** Start RECORDS SHOWN **
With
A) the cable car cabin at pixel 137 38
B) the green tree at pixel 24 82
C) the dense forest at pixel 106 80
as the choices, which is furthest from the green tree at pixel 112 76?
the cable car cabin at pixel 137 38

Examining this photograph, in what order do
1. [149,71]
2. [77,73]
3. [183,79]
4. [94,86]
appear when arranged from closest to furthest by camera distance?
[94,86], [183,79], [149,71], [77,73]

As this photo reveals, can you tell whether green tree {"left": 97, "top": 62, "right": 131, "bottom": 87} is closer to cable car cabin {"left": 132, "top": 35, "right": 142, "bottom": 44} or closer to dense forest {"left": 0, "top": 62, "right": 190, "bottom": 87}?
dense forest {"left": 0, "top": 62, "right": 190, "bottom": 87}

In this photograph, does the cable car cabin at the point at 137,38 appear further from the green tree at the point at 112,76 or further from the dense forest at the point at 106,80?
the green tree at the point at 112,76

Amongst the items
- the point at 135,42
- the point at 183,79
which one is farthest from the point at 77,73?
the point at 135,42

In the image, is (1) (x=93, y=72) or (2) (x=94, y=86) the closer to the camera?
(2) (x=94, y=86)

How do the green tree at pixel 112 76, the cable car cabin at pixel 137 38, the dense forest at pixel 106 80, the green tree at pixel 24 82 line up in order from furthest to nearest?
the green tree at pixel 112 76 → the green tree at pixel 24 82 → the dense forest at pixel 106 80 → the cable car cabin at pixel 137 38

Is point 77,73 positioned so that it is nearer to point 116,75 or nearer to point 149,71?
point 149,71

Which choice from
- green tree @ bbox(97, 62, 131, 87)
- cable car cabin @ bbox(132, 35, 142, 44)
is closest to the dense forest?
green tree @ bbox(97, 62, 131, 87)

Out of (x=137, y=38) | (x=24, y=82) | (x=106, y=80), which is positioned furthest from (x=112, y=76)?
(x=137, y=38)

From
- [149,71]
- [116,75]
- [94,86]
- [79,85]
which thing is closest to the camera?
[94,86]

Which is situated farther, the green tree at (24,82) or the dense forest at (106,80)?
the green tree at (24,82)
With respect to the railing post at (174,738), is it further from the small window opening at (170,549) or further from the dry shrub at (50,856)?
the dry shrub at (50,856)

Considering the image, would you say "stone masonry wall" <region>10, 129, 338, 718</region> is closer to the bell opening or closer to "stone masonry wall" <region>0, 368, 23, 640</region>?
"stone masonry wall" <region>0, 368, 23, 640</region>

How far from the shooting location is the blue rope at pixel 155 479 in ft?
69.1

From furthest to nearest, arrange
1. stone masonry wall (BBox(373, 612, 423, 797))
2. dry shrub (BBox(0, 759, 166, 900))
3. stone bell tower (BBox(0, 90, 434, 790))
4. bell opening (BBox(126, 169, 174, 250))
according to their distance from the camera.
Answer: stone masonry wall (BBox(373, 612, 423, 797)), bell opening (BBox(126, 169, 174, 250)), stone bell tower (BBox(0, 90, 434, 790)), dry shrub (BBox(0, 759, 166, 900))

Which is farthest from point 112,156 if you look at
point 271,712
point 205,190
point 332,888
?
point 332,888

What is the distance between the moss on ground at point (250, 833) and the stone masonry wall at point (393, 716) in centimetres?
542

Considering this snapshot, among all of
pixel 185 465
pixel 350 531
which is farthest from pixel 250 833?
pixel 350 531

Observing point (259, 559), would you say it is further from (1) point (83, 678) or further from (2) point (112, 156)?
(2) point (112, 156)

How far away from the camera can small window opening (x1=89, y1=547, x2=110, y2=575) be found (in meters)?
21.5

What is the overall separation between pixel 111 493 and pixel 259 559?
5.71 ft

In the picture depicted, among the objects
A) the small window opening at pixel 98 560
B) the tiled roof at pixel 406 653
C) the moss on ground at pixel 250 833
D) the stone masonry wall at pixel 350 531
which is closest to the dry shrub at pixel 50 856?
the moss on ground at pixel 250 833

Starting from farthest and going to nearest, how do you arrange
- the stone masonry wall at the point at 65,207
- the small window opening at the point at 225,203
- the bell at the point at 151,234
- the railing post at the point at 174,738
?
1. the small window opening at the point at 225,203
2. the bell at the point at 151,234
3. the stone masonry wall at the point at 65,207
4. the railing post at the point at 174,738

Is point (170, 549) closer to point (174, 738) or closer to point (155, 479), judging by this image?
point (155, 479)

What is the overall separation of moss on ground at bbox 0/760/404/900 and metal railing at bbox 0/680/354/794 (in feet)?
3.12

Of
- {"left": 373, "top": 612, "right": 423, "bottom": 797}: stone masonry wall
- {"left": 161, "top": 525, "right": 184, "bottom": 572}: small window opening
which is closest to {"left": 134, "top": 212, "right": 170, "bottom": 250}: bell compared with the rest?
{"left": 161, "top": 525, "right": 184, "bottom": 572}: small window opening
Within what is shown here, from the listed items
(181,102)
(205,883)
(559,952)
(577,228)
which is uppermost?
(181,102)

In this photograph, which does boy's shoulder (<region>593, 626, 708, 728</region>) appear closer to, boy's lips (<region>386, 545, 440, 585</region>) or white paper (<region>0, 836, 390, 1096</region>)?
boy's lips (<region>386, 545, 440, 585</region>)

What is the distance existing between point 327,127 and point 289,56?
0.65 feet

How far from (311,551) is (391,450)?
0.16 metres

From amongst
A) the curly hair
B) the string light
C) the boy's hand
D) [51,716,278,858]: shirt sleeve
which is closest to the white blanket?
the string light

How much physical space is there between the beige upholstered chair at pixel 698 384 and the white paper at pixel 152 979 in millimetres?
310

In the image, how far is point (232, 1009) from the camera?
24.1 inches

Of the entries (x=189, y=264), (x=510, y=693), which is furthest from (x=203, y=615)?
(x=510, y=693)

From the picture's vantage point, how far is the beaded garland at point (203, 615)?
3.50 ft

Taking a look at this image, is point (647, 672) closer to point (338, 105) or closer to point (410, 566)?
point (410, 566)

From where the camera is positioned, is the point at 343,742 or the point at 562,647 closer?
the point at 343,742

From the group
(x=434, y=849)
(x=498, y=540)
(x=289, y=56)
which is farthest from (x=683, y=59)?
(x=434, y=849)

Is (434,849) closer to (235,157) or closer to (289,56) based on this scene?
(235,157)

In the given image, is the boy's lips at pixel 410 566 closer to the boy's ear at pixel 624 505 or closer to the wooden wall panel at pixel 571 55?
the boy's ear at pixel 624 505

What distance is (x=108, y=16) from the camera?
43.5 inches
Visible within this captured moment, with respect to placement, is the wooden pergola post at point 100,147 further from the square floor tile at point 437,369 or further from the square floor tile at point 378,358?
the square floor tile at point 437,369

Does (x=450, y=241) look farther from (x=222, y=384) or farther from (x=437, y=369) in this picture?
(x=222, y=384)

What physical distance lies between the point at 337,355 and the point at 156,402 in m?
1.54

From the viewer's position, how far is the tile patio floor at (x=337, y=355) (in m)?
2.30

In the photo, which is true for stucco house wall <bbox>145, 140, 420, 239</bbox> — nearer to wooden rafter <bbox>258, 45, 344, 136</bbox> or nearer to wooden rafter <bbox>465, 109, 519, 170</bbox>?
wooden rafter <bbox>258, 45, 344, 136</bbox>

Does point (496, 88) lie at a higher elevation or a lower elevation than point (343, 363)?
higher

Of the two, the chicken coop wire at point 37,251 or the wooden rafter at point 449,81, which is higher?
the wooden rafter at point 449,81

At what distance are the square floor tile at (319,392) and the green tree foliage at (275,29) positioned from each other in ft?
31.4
** End RECORDS SHOWN **
** Start RECORDS SHOWN **
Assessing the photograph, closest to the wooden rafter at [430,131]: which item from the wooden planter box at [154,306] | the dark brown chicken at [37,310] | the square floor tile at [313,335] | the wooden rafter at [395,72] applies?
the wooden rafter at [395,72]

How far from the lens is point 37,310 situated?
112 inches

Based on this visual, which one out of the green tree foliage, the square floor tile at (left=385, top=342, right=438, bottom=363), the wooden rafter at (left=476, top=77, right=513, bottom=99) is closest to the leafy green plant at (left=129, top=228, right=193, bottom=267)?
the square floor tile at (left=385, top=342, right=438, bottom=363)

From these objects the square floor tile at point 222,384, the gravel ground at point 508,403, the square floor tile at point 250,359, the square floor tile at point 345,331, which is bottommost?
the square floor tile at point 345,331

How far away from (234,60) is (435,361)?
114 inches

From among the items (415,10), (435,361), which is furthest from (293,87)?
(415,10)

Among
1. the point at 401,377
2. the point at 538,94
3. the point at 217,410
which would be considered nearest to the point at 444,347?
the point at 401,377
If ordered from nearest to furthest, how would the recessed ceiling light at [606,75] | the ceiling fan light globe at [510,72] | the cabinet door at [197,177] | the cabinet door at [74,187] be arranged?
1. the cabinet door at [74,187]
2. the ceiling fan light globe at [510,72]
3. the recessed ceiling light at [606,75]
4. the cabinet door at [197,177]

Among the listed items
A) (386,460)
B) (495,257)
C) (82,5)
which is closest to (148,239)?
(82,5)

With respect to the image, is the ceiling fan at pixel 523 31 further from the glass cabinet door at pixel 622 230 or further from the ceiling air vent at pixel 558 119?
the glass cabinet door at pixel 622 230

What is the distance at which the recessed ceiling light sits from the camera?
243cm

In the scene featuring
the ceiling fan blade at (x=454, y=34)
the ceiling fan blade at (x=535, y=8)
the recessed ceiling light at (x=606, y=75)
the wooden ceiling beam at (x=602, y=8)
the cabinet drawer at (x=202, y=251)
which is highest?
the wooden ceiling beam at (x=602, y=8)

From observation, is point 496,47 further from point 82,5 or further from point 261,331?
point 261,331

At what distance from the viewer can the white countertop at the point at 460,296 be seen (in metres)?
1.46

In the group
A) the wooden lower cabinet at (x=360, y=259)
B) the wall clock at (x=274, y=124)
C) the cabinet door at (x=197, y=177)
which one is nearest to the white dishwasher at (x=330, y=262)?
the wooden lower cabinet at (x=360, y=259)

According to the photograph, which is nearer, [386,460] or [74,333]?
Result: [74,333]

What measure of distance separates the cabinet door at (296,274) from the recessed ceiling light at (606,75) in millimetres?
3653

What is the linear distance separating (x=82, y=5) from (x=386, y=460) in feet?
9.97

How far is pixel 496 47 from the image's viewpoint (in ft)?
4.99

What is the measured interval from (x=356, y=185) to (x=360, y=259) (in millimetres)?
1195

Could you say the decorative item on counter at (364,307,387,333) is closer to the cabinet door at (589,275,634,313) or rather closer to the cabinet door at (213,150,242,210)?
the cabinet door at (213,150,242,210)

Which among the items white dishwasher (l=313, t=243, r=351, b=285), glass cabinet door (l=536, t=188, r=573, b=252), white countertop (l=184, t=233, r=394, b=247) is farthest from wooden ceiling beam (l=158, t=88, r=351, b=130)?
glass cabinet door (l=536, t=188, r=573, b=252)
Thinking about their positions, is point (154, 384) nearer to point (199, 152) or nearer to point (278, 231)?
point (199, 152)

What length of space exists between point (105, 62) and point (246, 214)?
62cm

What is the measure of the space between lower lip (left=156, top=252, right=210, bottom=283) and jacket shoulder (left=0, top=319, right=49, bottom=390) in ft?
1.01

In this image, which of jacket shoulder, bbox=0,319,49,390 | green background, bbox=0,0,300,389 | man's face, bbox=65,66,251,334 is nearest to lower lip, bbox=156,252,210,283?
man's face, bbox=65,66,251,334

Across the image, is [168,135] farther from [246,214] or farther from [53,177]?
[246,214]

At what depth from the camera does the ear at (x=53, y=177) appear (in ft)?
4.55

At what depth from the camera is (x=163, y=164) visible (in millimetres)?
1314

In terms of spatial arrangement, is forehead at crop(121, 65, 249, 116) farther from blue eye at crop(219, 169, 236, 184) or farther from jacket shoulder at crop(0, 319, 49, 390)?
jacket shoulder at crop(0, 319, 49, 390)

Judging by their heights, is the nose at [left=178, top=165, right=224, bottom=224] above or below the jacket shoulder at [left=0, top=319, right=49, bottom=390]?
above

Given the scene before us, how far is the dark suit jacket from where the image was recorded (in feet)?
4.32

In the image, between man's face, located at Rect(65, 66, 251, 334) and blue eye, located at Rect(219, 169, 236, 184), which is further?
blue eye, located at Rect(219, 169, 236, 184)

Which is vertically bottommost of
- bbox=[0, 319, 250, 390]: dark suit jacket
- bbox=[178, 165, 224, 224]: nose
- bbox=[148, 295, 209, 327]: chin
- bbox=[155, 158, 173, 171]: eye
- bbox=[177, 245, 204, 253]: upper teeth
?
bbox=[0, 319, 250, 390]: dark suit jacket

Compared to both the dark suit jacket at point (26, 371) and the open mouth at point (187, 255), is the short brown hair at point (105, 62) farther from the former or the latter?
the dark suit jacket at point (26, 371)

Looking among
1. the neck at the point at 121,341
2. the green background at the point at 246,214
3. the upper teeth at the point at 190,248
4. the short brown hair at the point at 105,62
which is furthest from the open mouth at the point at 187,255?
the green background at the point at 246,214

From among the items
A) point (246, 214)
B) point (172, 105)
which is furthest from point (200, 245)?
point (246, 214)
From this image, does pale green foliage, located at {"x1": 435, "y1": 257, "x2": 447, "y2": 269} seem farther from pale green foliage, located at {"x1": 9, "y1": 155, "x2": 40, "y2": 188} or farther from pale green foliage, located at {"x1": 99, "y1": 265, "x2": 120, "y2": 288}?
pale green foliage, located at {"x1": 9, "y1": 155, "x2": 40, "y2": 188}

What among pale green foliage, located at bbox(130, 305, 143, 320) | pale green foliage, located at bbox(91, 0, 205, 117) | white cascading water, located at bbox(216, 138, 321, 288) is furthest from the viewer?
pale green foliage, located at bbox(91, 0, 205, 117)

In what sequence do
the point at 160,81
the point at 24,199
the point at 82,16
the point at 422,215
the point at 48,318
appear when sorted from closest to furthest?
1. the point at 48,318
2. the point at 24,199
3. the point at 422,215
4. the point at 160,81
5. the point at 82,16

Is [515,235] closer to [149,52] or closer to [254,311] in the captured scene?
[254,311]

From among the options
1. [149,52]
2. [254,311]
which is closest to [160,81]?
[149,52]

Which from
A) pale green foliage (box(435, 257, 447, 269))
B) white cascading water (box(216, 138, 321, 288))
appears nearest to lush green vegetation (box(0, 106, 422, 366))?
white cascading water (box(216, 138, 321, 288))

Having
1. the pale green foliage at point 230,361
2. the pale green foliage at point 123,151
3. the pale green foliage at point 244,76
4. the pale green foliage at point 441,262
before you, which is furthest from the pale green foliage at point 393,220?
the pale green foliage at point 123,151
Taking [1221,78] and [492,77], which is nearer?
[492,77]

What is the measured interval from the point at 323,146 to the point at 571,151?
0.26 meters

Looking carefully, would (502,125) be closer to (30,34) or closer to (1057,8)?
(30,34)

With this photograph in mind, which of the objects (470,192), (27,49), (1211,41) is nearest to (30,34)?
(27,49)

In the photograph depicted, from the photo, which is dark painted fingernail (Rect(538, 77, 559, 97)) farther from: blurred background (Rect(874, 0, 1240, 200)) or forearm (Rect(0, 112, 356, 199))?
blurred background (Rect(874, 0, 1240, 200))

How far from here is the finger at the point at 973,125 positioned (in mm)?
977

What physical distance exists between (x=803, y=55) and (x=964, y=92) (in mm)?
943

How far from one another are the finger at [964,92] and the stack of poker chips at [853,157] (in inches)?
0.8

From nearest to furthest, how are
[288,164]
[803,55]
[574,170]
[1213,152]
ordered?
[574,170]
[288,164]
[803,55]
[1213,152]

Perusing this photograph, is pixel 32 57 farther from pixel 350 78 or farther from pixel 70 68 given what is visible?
** End RECORDS SHOWN **
● DO THIS: Identify every line in the data above that contains the word "millimetres", and copy each of those lines. Case counts, so only lines with the word in that exact capitalization qualify.

● WRITTEN SOLUTION:
How much physical space is there between the beige upholstered chair at pixel 698 384 and the white paper at pixel 152 979 in millimetres?
What measure of distance separates the cabinet door at (296,274) from the recessed ceiling light at (606,75) in millimetres?
What is the measured interval from (x=356, y=185) to (x=360, y=259) (in millimetres)?
At what depth from the camera is (x=163, y=164) visible (in millimetres)?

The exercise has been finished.